The next day I spent over an hour on the phone, and the chat went amazingly well, and by mid afternoon I had also posed for some photos in the National Library of Scotland, trying to look bookish and learned. And the piece came out on Sunday, a centrefold spread no less.
Had a prearranged trip up to see Dr John et la famille on the Sunday, so it was great to be able to share my coup. We had a mission planned for the Monday, which was trying to get up to the Garbh Choire refuge underneath Braeriach. A simple in and out, cycling from the Linn of Dee past Derry Lodge, and on to at least the Luibeg Burn, before yomping the rest of the way. Three bothies in a day, Bob Scott’s, Corrour and Garbh Choire? Bring it on. An imagined weather window didn’t materialise, but the drizzle didn’t dampen our our spirits as we headed off from the car park. And we made good progress to the burn, where we stopped to discuss tactics. I was of a mind to quit while we were ahead, and trot the rest of the way, but John was keen to push on, and hopefully cycle right round to Corrour, bar a bit of carrying. Now this could have been a plausible option, but the thing about the path was that it has been completely over managed, with little runnel channels and stone obstacles placed what seemed like every 50m or so. We had already encountered a few of these annoyances getting from Derry Lodge, but on the path above the burn they came thick and fast.
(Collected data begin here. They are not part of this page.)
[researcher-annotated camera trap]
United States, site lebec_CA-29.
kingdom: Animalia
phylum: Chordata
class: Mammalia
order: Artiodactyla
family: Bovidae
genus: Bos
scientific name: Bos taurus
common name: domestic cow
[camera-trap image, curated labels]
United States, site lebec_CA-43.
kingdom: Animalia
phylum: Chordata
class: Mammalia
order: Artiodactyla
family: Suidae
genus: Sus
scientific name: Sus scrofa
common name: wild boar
Anyway, needlessly to say John’s persuasiveness carried the day, despite my protestations that my beloved machine was little more than a road bike. ‘Hybrid’ countered John, though the mismatch to his front suss and 29 inch tyres was quite clear to see. And what happened? I had barely got to the point where the path levelled out up the Allt Preas nam Meirleach, when I got tangled up trying to change gear, knocked the derailleur against a stone, and the hanger snapped. Bollocks. John was a little way ahead and was almost reluctant to turn back to see what was up, but my cries of ‘game over’ did eventually have an impact. Staring down at my misfortune I have to say a did have a bit of a sense of humour failure, for which I did apologise. Well in my head I did. It wasn’t so much that I was totting up the repair bill , but the fact that we were six miles from the car. And for once it had been me trying to be the sensible one.
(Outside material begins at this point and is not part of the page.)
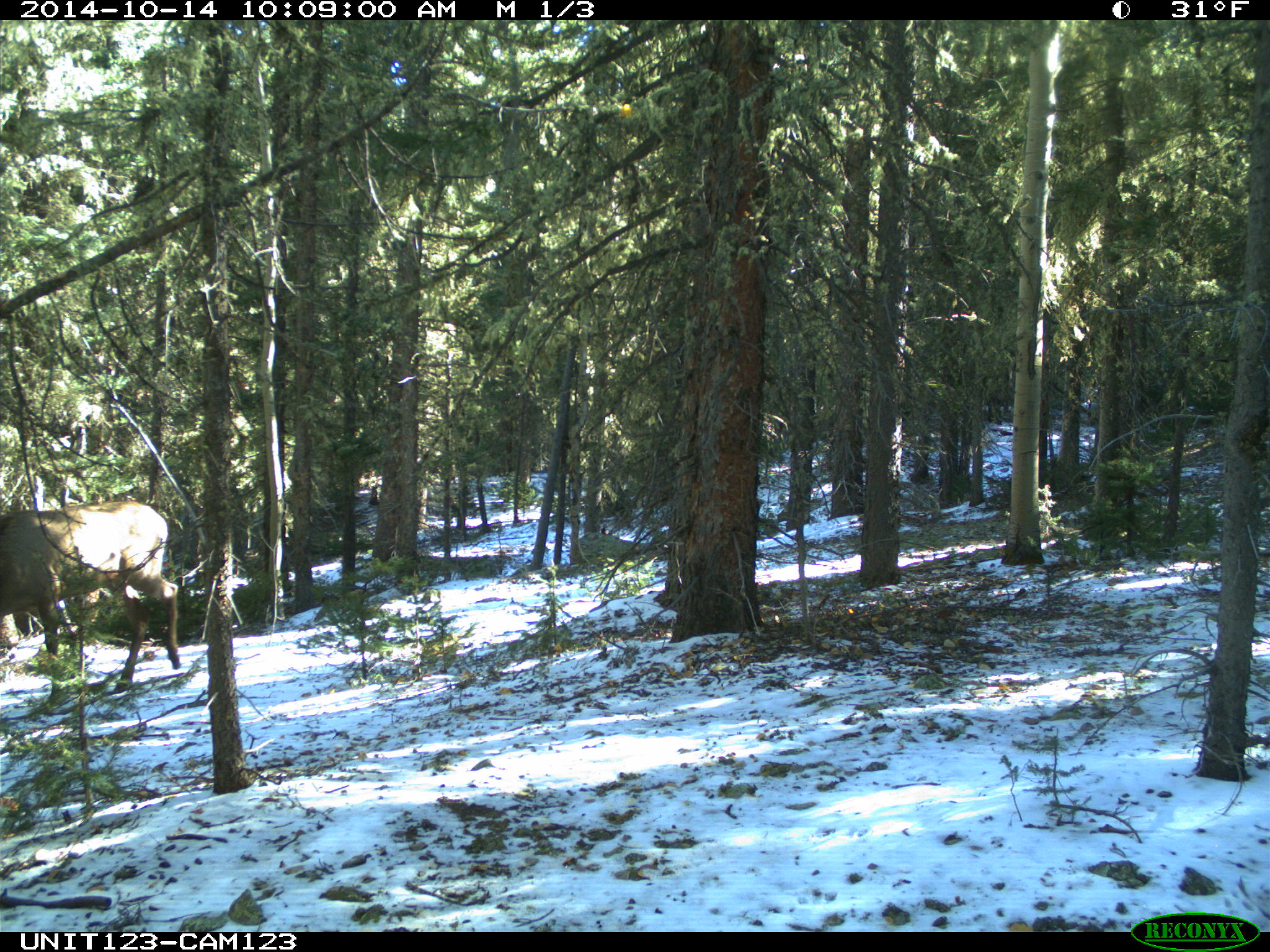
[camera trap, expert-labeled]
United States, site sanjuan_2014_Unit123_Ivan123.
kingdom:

Well we persevered to Corrour, but phased Garhe Choire, and in the end the journey back wasn’t too painful. The return to Derry Lodge was vaguely downhill, and every time I finessed a turn I imagined I was old school skier Peter Muller. And on the final stretch back to the car John had the brainwave of giving me a tow, gripping one sleeve of his Gortex on the right side of his handle bars, while I had the other in my fist on the left side of mine . It worked surprisingly well, and we got a very satisfying double take from a lone walker, who obviously wasn’t up on the latest mountain bike innovations.